-- start of Supplied records --

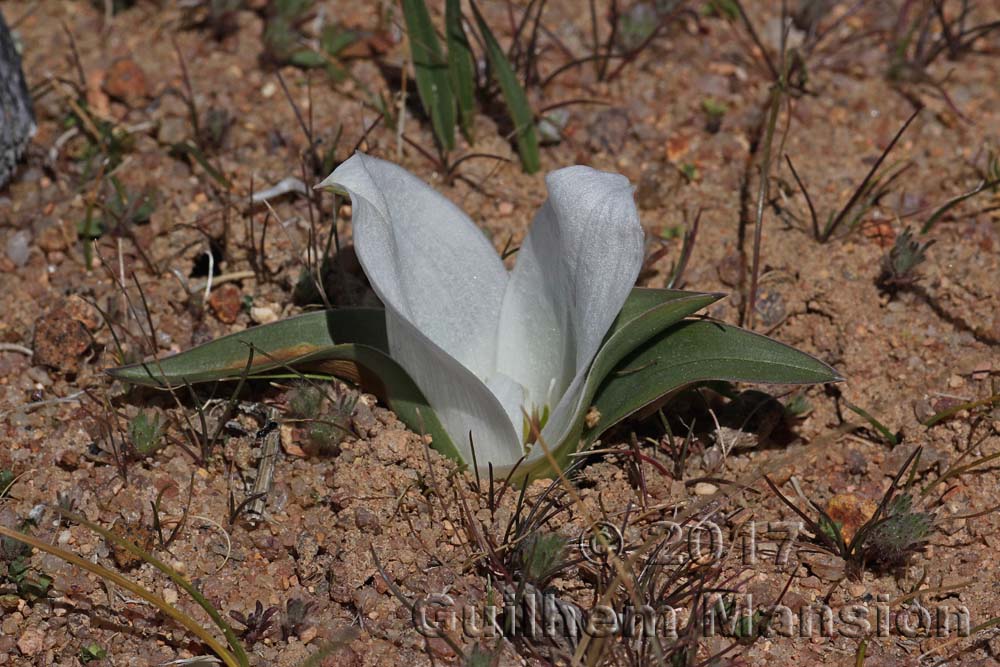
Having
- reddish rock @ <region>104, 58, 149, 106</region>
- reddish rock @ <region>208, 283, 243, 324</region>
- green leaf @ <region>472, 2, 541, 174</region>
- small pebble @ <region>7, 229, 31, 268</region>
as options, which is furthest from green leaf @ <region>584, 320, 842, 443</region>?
reddish rock @ <region>104, 58, 149, 106</region>

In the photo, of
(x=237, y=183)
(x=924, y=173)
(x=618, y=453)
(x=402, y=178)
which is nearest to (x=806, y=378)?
(x=618, y=453)

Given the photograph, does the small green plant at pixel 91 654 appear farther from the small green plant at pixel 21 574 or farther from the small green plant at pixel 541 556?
the small green plant at pixel 541 556

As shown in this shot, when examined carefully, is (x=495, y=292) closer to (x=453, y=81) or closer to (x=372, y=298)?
(x=372, y=298)

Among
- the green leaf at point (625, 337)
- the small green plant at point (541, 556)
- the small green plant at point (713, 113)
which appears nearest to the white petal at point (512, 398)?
the green leaf at point (625, 337)

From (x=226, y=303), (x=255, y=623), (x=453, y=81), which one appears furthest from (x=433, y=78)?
(x=255, y=623)

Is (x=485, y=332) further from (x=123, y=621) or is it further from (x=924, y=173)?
(x=924, y=173)

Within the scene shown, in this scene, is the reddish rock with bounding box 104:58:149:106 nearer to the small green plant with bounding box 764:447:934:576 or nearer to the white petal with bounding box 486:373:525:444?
the white petal with bounding box 486:373:525:444
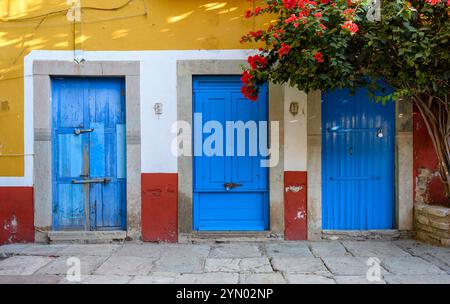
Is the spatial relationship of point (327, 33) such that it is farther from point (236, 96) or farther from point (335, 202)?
point (335, 202)

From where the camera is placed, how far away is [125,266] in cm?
480

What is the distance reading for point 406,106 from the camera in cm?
574

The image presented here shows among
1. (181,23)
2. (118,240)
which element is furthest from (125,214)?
(181,23)

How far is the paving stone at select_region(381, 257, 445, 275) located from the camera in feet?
14.7

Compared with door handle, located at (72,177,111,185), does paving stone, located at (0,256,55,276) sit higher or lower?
lower

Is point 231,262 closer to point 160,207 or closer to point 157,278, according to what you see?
point 157,278

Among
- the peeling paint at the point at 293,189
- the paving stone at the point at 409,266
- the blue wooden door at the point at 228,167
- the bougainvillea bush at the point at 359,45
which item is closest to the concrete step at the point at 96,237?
the blue wooden door at the point at 228,167

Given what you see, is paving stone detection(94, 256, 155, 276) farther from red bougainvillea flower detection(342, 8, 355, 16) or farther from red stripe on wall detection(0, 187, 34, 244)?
red bougainvillea flower detection(342, 8, 355, 16)

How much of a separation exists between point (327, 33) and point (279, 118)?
1.58 metres

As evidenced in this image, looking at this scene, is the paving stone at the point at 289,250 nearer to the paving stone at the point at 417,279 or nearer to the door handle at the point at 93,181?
the paving stone at the point at 417,279

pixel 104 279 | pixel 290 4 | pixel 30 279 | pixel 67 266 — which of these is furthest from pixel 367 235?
pixel 30 279

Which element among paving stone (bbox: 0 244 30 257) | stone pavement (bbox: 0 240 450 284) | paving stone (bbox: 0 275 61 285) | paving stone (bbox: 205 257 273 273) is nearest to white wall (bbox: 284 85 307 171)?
stone pavement (bbox: 0 240 450 284)

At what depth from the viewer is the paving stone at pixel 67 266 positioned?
15.2ft

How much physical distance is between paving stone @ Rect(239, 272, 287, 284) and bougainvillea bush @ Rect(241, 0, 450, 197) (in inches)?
90.3
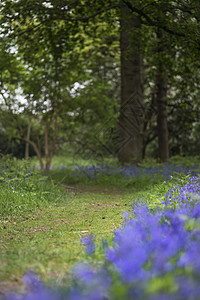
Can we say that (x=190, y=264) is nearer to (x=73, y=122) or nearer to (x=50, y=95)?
(x=50, y=95)

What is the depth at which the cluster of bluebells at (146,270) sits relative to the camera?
6.32 feet

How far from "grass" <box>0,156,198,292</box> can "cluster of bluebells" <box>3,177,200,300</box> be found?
20cm

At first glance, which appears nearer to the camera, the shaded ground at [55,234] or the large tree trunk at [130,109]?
the shaded ground at [55,234]

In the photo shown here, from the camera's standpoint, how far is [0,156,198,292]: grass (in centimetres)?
292

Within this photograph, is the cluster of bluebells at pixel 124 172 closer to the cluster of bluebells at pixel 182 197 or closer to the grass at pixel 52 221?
the grass at pixel 52 221

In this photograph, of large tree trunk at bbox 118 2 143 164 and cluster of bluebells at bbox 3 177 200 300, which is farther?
large tree trunk at bbox 118 2 143 164

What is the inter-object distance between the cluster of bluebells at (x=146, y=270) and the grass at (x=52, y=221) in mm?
205

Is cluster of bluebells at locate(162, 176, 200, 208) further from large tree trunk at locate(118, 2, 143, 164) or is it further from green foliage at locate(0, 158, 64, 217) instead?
large tree trunk at locate(118, 2, 143, 164)

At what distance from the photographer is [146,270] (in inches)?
89.3

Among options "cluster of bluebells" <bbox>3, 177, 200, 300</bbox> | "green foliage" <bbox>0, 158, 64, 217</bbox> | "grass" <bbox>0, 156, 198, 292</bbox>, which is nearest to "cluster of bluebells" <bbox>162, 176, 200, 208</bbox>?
"grass" <bbox>0, 156, 198, 292</bbox>

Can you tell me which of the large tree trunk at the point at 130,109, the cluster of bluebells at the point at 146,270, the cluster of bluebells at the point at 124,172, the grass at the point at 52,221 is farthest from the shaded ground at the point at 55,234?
the large tree trunk at the point at 130,109

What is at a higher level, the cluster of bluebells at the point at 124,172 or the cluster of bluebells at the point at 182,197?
the cluster of bluebells at the point at 182,197

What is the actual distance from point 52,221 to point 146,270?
115 inches

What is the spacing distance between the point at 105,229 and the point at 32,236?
2.86 feet
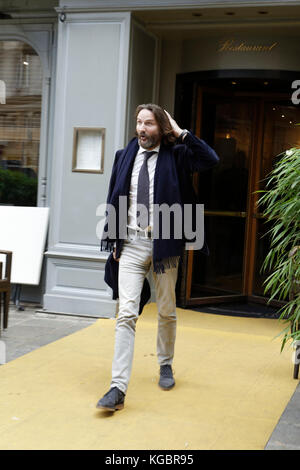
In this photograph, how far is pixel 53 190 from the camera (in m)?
6.60

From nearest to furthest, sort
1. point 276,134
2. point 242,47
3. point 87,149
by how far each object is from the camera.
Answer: point 87,149 → point 242,47 → point 276,134

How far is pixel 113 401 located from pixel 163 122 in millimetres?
1660

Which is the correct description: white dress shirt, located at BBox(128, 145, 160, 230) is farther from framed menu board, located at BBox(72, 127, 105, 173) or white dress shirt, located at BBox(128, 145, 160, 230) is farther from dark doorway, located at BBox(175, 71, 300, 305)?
dark doorway, located at BBox(175, 71, 300, 305)

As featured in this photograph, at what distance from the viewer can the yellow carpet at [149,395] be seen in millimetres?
3250

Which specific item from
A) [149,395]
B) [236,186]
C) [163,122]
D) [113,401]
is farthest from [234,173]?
[113,401]

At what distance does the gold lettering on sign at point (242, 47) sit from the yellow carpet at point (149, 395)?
113 inches

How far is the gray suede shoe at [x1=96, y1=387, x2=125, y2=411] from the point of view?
11.6ft

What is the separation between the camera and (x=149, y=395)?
4.01m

-- end of Supplied records --

#### [What you need to do]
Copy out the records word for word, from the line containing "Is cluster of" through the line containing "Answer: point 87,149", with both of those lines included. Leave out any picture lines.

#### [Solution for this problem]
Is cluster of bluebells at locate(162, 176, 200, 208) further from large tree trunk at locate(118, 2, 143, 164) or is it further from green foliage at locate(0, 158, 64, 217) instead?
large tree trunk at locate(118, 2, 143, 164)

At what distance from the photographer is [146,270] (in inches)?
89.3

Among options "cluster of bluebells" <bbox>3, 177, 200, 300</bbox> | "green foliage" <bbox>0, 158, 64, 217</bbox> | "grass" <bbox>0, 156, 198, 292</bbox>, which is nearest to "cluster of bluebells" <bbox>162, 176, 200, 208</bbox>?
"grass" <bbox>0, 156, 198, 292</bbox>

Can you tell me which of the large tree trunk at the point at 130,109, the cluster of bluebells at the point at 146,270, the cluster of bluebells at the point at 124,172, the grass at the point at 52,221 is farthest from the shaded ground at the point at 55,234?
the large tree trunk at the point at 130,109

What is at a higher level, the cluster of bluebells at the point at 124,172 or the cluster of bluebells at the point at 182,197?
the cluster of bluebells at the point at 182,197

What is the actual distance from point 52,221 to point 146,270?
115 inches

What is the spacing distance between the point at 105,229 and the point at 32,236?
2.86 feet
In this photograph, how far is pixel 53 190 from the camera (in m)?
6.60

From nearest to furthest, sort
1. point 276,134
2. point 242,47
3. point 87,149
by how far each object is from the camera.
Answer: point 87,149 → point 242,47 → point 276,134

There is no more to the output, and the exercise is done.